*EXCERPT:*
============================================================
Pictorial Plans of London: MacDonald Gill & beyond

This post is something of a work in progress, so please check back now and again to see if I’ve been able to expand it. So far I’ve tried to avoid some of the most well-known maps, but in this instance there’s no excuse for not beginning with MacDonald Gill’s playful and eccentric Wonderground map of London. Apologies if you know it already, but it always repays another look:

MacDonald-Gill-Wonderground1

Gill’s map was commissioned by London Transport in 1913, and was so successful that it was offered for sale to the general public the following year. The map I have here is an example of that issue: The heart of Britain’s Empire here is spread out for your view … You have not time to admire it all? Why not take a map home to pin on your wall! And of course, most purchasers took Gill’s advice and did just that, which is why it has become scarce today … With this map Gill inspired a whole genre of comic map-making, filling his map with poems, puns and in-jokes (some bad, a few inexplicable). One needs hours to ‘admire it all’ (unscramble might be a better word). Here’s how Gill treated one of my favourite places in London, the zoo:

Wonderground-Zoo

It’s a much more entertaining way of showing how the Underground Stations relate to surface topography than anything dreamt up previously, but the style is better suited to pleasure than business and I note that most maps of this genre focus on West London rather than the City or the East End. The blend of old and new seems typically Edwardian, summed up in this detail from the upper left corner:

Wonderground-detail

The curvature of the horizon is decidedly medieval (Arts and Crafts, anyway), while the aeroplane and motorized omnibus bring us firmly into the Twentieth Century. The speech bubbles are Gill’s own. Gill went on to create further maps for London Transport, including a series of ‘straight’ pocket Underground maps in the 1920s; he also designed the font used on headstones by the Commonwealth War Graves Commission, and numerous posters for bodies such as the Empire Marketing Board. I suspect that he was more commercially successful than his brother, Eric. A new carto-bibliography of his work is expected soon (following last year’s MacDonald Gill exhibition in Brighton), and in the meantime I refer you to Elisabeth Burdon’s excellent article.
============================================================
*DATASET EXCERPTS:*
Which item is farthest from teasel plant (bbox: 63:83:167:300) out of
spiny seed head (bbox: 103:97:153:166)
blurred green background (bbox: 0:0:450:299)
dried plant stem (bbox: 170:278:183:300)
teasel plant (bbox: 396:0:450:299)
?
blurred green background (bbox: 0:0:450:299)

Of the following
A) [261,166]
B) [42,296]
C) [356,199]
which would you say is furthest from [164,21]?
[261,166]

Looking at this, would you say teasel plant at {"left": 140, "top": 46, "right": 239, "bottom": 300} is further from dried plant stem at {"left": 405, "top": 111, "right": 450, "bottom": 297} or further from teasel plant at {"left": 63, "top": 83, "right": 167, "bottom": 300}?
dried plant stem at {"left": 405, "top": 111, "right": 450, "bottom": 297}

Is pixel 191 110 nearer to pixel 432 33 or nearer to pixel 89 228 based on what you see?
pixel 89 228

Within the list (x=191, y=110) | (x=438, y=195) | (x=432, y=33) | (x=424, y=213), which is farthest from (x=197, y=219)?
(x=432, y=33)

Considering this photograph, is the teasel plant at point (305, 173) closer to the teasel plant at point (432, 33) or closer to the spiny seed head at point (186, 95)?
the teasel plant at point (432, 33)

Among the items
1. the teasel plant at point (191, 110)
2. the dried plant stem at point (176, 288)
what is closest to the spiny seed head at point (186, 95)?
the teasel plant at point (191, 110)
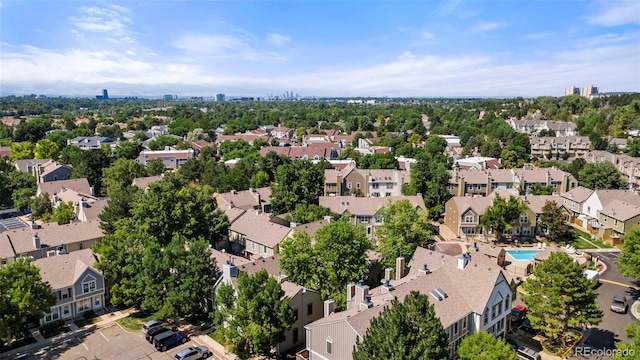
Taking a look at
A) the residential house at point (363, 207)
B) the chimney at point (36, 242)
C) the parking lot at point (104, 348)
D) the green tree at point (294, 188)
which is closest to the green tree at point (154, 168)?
the green tree at point (294, 188)

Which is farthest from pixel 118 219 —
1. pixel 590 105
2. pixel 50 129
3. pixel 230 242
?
pixel 590 105

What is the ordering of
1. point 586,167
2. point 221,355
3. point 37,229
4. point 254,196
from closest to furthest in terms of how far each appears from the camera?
point 221,355 < point 37,229 < point 254,196 < point 586,167

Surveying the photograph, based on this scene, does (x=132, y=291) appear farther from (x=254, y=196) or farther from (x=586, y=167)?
(x=586, y=167)

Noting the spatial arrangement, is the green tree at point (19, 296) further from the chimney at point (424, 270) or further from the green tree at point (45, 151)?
the green tree at point (45, 151)

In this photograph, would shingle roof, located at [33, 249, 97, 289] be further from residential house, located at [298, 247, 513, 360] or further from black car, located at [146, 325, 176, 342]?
residential house, located at [298, 247, 513, 360]

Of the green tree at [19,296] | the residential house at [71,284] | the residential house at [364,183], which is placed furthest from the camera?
the residential house at [364,183]
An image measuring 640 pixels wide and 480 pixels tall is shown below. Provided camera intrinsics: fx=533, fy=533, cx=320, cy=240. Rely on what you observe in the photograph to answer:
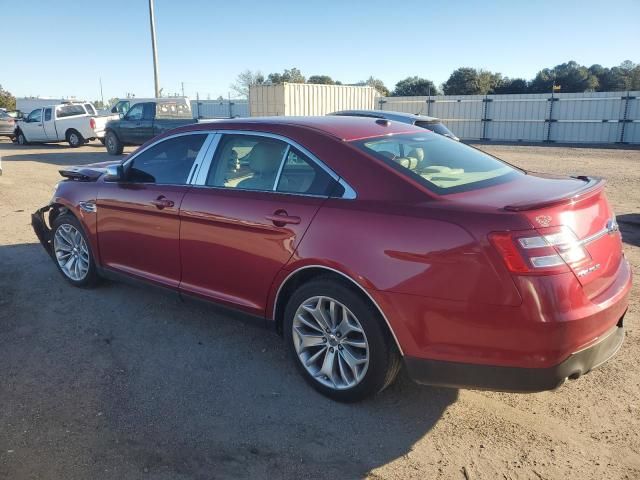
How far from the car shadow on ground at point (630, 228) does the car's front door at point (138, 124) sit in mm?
13593

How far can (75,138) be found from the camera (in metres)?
20.8

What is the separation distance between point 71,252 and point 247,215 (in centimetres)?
269

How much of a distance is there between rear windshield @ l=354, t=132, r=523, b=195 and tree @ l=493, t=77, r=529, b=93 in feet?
166

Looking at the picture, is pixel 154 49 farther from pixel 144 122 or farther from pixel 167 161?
pixel 167 161

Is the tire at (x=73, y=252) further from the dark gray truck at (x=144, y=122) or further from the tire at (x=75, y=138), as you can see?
the tire at (x=75, y=138)

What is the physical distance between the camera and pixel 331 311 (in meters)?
3.18

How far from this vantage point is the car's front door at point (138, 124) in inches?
660

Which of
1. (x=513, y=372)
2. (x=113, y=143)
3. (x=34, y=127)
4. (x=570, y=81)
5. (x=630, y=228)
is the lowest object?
(x=630, y=228)

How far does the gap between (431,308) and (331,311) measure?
69cm

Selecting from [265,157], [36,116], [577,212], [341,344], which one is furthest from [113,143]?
[577,212]

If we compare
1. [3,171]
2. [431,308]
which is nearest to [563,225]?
[431,308]

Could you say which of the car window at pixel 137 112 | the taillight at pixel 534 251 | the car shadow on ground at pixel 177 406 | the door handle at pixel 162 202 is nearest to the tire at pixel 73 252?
the car shadow on ground at pixel 177 406

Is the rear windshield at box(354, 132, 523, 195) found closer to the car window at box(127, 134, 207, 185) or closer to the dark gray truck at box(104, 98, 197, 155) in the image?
the car window at box(127, 134, 207, 185)

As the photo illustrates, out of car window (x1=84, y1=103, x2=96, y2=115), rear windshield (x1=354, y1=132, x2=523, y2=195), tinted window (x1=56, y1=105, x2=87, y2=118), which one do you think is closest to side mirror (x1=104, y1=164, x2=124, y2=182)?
rear windshield (x1=354, y1=132, x2=523, y2=195)
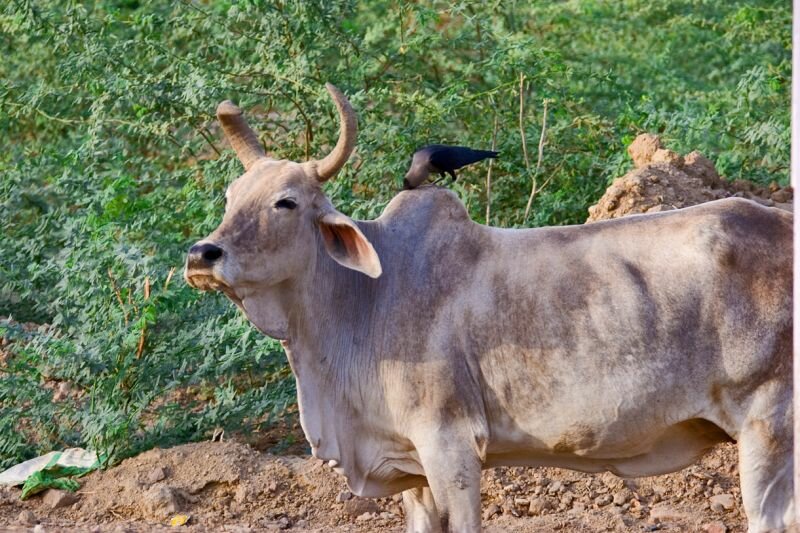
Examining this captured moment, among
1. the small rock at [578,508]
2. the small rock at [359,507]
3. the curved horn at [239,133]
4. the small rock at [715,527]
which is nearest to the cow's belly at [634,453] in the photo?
the small rock at [715,527]

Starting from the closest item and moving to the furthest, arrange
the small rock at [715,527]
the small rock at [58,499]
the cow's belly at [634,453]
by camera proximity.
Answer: the cow's belly at [634,453], the small rock at [715,527], the small rock at [58,499]

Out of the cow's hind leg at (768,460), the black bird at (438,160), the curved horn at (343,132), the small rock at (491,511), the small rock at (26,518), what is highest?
the curved horn at (343,132)

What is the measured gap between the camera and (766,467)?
4.54 m

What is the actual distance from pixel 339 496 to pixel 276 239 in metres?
1.68

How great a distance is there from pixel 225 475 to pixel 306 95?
2340mm

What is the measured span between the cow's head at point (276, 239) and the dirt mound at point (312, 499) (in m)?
1.26

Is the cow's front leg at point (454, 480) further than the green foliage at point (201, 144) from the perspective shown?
No

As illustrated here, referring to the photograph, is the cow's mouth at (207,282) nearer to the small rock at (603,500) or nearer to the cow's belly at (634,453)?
the cow's belly at (634,453)

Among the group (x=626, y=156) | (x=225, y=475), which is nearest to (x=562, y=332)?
(x=225, y=475)

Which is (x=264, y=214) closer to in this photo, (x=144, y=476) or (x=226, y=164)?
(x=144, y=476)

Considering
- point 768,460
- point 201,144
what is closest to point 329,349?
point 768,460

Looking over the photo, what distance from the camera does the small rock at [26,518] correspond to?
5742 millimetres

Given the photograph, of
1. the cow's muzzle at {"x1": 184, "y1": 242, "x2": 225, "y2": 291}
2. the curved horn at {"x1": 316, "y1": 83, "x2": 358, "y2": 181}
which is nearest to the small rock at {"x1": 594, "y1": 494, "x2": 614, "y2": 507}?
the curved horn at {"x1": 316, "y1": 83, "x2": 358, "y2": 181}

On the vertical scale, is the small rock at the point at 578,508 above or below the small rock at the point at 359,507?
below
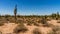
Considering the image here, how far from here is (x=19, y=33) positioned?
1266 centimetres

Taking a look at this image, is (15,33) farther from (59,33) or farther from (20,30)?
(59,33)

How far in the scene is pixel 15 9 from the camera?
29.3 meters

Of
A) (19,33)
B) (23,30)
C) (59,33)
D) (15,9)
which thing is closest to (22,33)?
(19,33)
============================================================
*THINGS TO DO:*
A. Answer these from the excerpt on pictorial maps of London:
(i) Which organization commissioned Gill's Wonderground map, and in what year?
(ii) Gill designed a font for headstones used by which body?
(iii) In which city was the MacDonald Gill exhibition held?
B. Return the rows verbatim, starting at the line that contains "Given the photograph, of" and continuing through the last line of the rows. Omit the picture markers.
The excerpt on pictorial maps of London and the rows have no connection to each other.

*TASK-BY-TASK RESULTS:*
A.
(i) London Transport, in 1913.
(ii) The Commonwealth War Graves Commission.
(iii) Brighton.

B.
Given the photograph, of
1. the cow's muzzle at {"x1": 184, "y1": 242, "x2": 225, "y2": 291}
2. the curved horn at {"x1": 316, "y1": 83, "x2": 358, "y2": 181}
which is nearest to the small rock at {"x1": 594, "y1": 494, "x2": 614, "y2": 507}?
the curved horn at {"x1": 316, "y1": 83, "x2": 358, "y2": 181}

On the vertical scale, is the small rock at the point at 578,508 above or below the small rock at the point at 359,507?
below
Considering the image here, how far from here is (x=19, y=33) positioned?
1266 centimetres

Taking a look at this image, is (15,33) farther from (59,33) or farther from (20,30)?
(59,33)

How far in the scene is pixel 15 9 from the camera?
29.3 meters

Of
A) (19,33)
B) (23,30)
C) (59,33)
D) (15,9)
which thing is closest to (22,33)?
(19,33)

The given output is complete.